*TASK REQUIREMENTS:*
Gather every line of the listing below that contains the string "schools", and copy each one in full.

*THE DATA:*
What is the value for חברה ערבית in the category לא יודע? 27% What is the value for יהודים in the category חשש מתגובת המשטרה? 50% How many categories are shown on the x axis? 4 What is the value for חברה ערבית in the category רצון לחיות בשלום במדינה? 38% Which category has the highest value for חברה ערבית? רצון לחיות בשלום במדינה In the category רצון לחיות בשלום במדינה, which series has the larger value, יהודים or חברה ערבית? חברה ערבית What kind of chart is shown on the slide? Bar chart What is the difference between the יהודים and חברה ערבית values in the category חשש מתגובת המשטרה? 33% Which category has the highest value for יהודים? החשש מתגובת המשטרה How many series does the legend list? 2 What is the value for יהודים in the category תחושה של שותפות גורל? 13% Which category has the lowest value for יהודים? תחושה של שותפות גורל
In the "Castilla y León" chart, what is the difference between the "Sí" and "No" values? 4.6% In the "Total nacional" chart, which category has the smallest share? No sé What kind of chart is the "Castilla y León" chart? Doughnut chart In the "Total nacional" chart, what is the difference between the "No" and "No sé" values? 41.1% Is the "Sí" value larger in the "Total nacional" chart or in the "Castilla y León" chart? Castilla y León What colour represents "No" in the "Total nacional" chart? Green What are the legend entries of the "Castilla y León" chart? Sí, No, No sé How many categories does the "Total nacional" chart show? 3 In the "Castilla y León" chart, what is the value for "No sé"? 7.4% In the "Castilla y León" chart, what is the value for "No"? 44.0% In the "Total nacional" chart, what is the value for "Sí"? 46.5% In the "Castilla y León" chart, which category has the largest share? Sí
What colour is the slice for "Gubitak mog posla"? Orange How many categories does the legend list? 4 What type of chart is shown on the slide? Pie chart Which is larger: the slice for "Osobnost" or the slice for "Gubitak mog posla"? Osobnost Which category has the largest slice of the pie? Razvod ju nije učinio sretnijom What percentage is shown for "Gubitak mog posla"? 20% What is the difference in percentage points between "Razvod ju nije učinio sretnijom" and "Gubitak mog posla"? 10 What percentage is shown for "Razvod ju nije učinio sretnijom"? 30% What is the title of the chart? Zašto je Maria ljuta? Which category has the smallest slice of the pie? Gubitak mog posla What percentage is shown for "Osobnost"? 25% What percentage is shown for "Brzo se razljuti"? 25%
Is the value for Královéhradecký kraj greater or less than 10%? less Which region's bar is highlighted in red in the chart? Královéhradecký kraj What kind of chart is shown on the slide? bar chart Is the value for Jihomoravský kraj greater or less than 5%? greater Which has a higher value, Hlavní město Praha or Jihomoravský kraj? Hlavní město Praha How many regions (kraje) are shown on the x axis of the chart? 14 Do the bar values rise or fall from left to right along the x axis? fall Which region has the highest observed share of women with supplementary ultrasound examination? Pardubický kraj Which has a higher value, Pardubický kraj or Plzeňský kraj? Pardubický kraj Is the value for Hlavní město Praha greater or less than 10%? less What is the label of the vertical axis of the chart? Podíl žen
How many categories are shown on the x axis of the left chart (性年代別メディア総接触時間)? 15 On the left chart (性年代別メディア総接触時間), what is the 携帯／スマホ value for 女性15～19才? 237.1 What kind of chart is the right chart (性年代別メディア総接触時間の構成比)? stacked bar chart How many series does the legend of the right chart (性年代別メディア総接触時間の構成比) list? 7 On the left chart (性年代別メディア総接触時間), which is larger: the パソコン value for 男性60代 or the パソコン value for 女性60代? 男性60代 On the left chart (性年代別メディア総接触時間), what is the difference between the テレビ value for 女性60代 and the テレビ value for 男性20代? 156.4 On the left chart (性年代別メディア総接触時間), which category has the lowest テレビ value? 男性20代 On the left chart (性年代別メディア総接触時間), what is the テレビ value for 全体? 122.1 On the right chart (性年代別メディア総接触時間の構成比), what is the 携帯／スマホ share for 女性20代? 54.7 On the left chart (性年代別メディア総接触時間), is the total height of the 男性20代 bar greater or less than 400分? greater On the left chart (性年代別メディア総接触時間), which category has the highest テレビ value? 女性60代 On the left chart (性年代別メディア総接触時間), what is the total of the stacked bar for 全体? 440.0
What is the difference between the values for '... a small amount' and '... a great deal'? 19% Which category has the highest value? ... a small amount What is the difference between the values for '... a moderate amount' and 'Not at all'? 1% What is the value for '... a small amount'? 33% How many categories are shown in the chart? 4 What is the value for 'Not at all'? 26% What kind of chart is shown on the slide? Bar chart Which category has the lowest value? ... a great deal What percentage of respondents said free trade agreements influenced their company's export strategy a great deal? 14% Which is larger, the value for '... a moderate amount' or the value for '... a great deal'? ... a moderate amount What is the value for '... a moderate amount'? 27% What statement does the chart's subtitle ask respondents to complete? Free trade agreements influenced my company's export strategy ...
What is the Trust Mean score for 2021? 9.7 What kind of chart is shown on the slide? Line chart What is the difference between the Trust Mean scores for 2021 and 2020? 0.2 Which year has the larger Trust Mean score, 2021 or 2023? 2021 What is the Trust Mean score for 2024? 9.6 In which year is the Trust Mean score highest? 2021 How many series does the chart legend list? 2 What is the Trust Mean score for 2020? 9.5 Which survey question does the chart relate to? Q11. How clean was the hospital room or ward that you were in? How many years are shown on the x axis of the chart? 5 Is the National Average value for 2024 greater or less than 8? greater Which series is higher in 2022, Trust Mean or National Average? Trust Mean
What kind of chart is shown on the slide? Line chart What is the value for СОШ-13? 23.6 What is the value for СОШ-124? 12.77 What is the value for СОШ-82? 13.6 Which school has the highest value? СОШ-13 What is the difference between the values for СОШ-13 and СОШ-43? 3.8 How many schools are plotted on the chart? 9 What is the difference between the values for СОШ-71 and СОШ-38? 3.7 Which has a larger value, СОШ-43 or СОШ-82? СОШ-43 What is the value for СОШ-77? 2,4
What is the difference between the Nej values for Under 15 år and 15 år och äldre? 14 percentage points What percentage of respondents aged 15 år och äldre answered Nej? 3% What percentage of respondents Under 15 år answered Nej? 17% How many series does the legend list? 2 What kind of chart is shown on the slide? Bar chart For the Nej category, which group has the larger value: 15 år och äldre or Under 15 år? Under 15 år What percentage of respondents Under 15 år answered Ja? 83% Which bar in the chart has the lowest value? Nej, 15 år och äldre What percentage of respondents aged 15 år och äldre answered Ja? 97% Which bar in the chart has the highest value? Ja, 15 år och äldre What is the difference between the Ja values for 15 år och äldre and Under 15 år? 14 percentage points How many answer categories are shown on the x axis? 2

*FINAL ANSWER:*
What kind of chart is shown on the slide? Line chart What is the value for СОШ-13? 23.6 What is the value for СОШ-124? 12.77 What is the value for СОШ-82? 13.6 Which school has the highest value? СОШ-13 What is the difference between the values for СОШ-13 and СОШ-43? 3.8 How many schools are plotted on the chart? 9 What is the difference between the values for СОШ-71 and СОШ-38? 3.7 Which has a larger value, СОШ-43 or СОШ-82? СОШ-43 What is the value for СОШ-77? 2,4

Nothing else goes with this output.